March 1, 2013
In the case of a cyber attack or a potential cyber attack, the Computer Misuse Act (Act) empowers the Minister to authorise a person (including a private individual or organisation) to take such measures as may be necessary to prevent or counter such attacks.
In view of the prevalence of cyber attacks in recent times, amendments were made to the Computer Misuse Act to widen the powers given to the Minister. The Computer Misuse (Amendment) Act 2013 (Amendment Act) was passed by Parliament in January 2013, and will come into force shortly.
With the amendments to the Act, the Government is able to take more effective and timely measures to prevent, detect and counter cyber attacks that may threaten Singapore’s national security, essential services, defence or foreign relations. “Essential services” include:
- services directly related to communications infrastructure, banking and finance, public utilities, public transportation, land transport infrastructure, aviation, shipping, or public key infrastructure; and
- emergency services such as police, civil defence or health services.
The Minister may authorise or direct a person (referred to in the Amendment Act as a “specified person”) to take such measures or comply with such requirements as may be necessary to prevent or counter cyber attacks. Specified persons are expected to take the necessary measures and comply with the Minister’s orders at their own cost. Failure to do so is an offence.

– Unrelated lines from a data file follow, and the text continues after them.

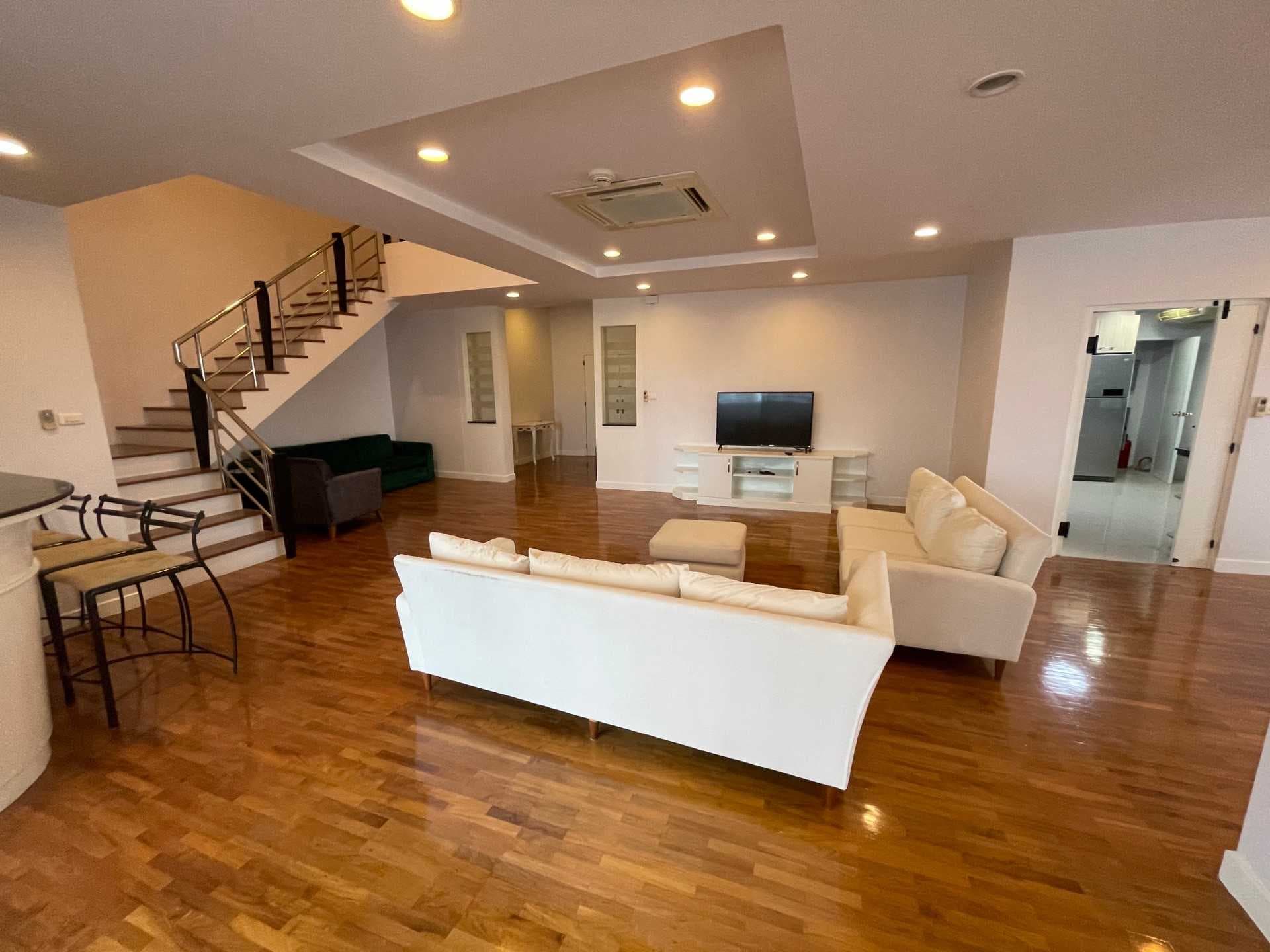 12995 – Noon003.jpg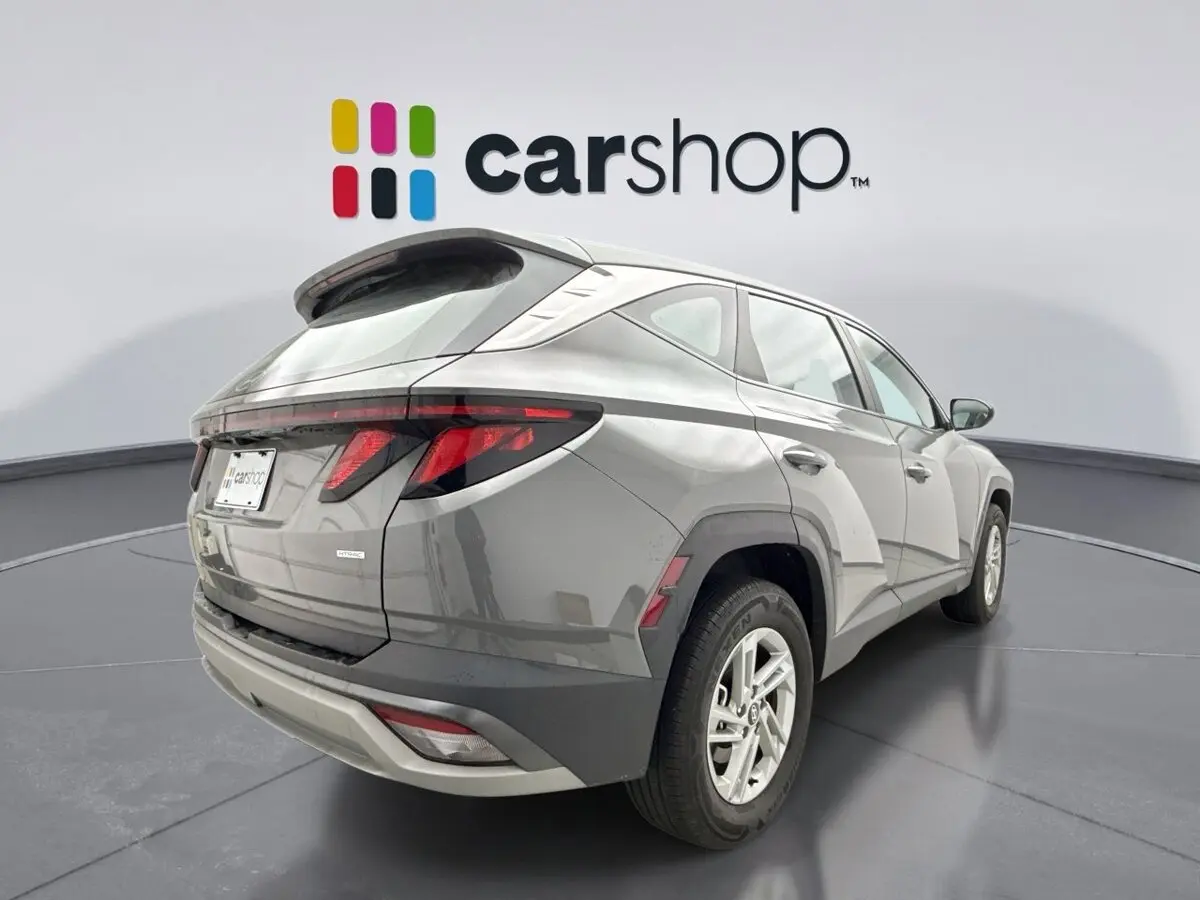 2025 Hyundai Tucson SE photo 4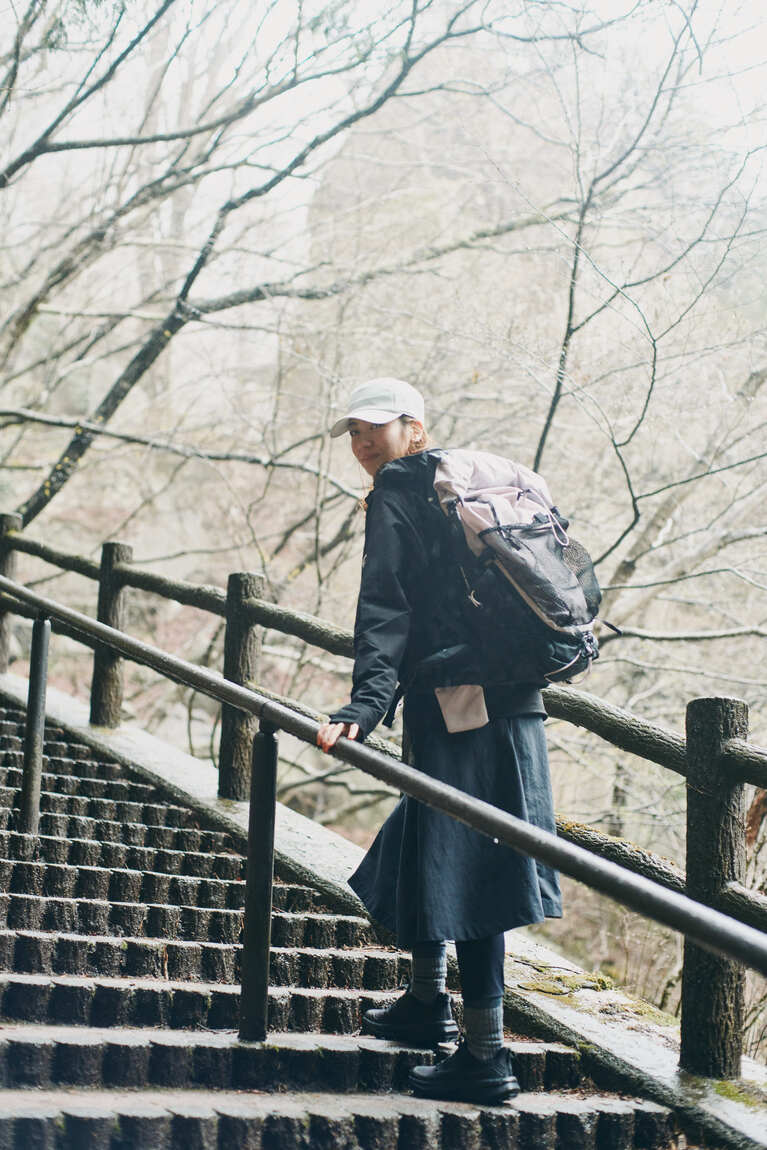 サン ピーク キャップ 8,250円、フーディ（トレッカーズ ソフトシェル フーデッド ジャケット アジアンフィット）31,900円、スカート（ハイランド トラベラー スカート アジアンフィット）18,700円、中に合わせたフリースジャケット（アコンカグア ライト ミッドレイヤー ジャケット アジアンフィット） 19,800円、リュック（デュカン スパイン 28-35）37,400円、シューズ（エナジー ハイク ロー ゴアテックス）24,200円／すべてマムート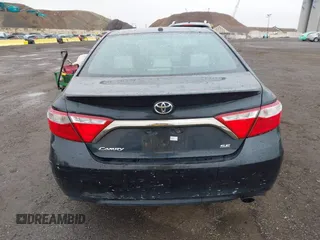 2015 Toyota Camry XLE with VIN 4T1BF1FK1FU087653, listed as a IAAI auction lot 41942940 with 180,274 mi miles. Bid and sale history available at carsss.com. Image 16.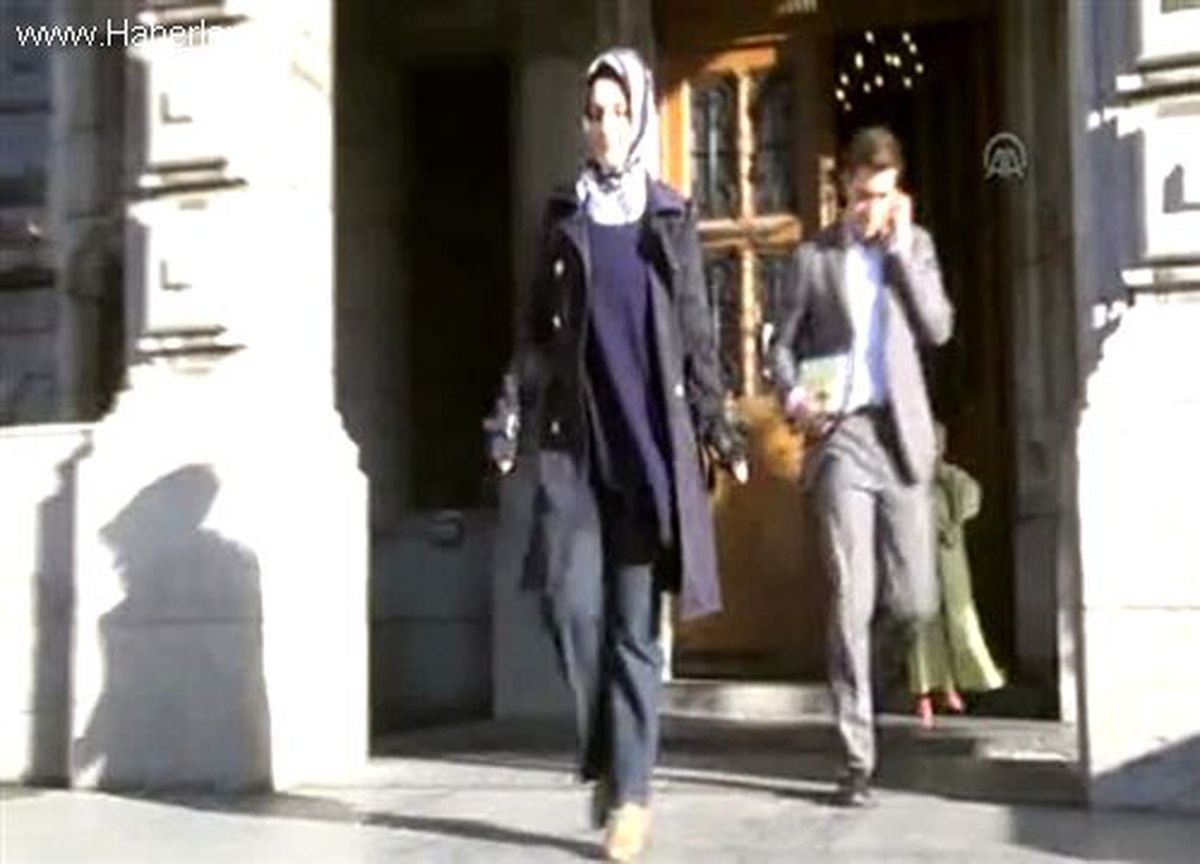 Avrupa\'da başörtülü ilk parlamenter Mahinur Özdemir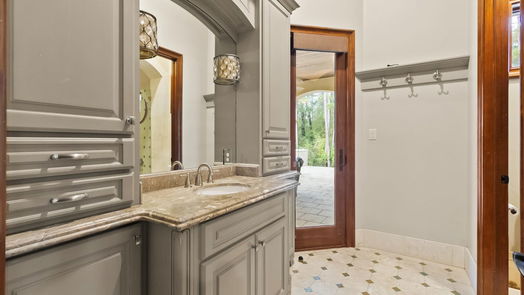 The Woodlands 2-story, 6-bed 230 S Fazio Way-idx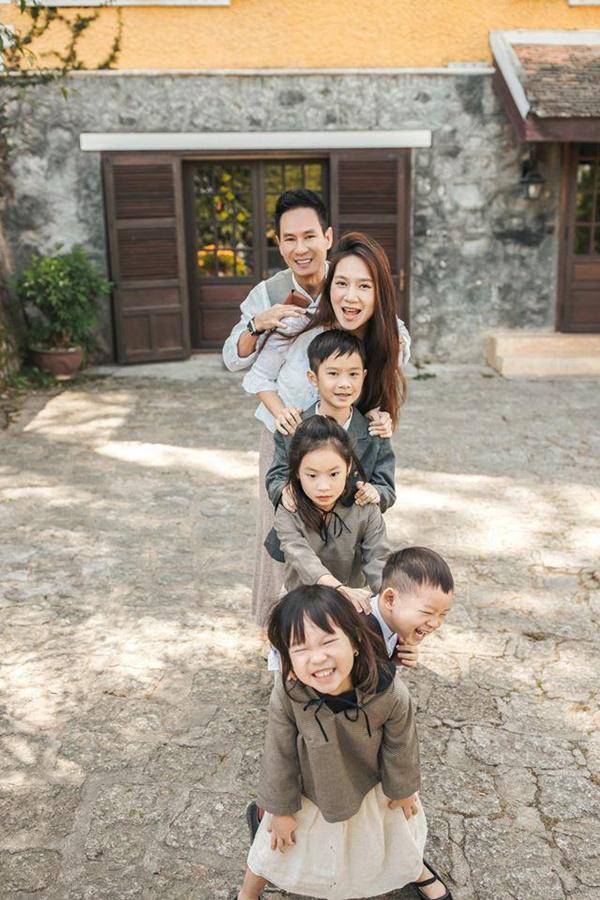 Vợ Lý Hải bị nói máy đẻ nhưng nhìn gia đình 6 người đẹp vậy thật không uổng công-9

Specified persons are, in turn, authorised to give directions to another person for the purpose of enabling the specified person to take such measures as are required to prevent or counter the cyber attacks. Any person who, without reasonable excuse, fails to comply with the directions of a specified person, will also be guilty of an offence.
The punishment for these two offences is a fine not exceeding S$50,000 or imprisonment for a term of up to 10 years, or both.
The Amendment Act provides that any directions given pursuant to the Act shall have effect notwithstanding any obligation, immunity or privilege imposed or conferred on a person under any law, contract or rules of professional conduct.
Recognising the harsh effect on the person directed to take the necessary measures, the Amendment Act also provides that no criminal or civil liability will be incurred by such person in relation to any act or omission of the person in complying with its obligations under the Act.
An example of the effect of the Amendment Act is this: When the Government receives intelligence of a planned cyber attack against Singapore’s banking system, the Minister can order telecommunications companies and banks (i.e. the “specified persons”) to provide information on their computer systems and networks and to take such measures as the Minister shall direct. If the information is not in the possession of the telecommunications companies or banks, they will have to direct their IT vendors to release the information. The telecommunications companies, banks and their respective IT vendors are not excused from compliance on the basis that the information constitutes trade secrets, or that they are under a duty of confidentiality. If they do not comply, they will be guilty of an offence.
Although great inconvenience can be caused to persons who are directed to comply with the Minster’s orders, the wide powers conferred on the Minister are necessary in order to avoid catastrophes which may be caused by crippling cyber attacks!